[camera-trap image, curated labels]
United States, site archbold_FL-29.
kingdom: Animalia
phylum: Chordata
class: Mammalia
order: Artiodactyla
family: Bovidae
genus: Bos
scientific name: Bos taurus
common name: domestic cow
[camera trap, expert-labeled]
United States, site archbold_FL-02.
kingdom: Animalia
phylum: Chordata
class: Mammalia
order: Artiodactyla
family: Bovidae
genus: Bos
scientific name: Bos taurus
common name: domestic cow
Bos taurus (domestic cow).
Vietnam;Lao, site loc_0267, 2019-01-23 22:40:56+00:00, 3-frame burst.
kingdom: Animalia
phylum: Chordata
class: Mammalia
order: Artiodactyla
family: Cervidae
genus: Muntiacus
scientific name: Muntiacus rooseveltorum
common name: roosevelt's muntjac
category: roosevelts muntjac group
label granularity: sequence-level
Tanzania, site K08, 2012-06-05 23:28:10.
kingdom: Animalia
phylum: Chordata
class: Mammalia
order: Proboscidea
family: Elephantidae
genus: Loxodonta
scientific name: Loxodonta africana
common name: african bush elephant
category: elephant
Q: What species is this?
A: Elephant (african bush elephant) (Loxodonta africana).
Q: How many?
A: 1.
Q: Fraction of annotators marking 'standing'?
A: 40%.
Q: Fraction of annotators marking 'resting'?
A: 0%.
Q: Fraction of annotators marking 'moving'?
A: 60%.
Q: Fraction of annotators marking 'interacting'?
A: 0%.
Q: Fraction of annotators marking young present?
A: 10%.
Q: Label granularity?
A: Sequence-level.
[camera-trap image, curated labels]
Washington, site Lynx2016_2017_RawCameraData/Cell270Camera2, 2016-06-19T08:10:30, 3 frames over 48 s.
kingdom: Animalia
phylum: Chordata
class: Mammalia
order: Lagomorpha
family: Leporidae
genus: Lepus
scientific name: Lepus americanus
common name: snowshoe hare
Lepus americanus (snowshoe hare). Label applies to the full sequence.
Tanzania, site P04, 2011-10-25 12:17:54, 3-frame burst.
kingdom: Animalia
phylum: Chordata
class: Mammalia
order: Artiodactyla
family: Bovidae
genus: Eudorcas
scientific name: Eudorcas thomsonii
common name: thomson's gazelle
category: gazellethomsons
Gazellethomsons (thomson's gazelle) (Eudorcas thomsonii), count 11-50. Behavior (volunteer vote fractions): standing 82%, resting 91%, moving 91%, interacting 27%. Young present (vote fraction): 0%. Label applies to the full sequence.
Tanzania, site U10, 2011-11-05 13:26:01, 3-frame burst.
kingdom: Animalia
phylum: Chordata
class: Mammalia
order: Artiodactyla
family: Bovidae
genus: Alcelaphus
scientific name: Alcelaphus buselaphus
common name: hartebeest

******************************

**EXERCISE PROMPT:**
Considering the records line by line, how many lines hold the string "site"? Say only the number.

**RESPONSE BOX:**
7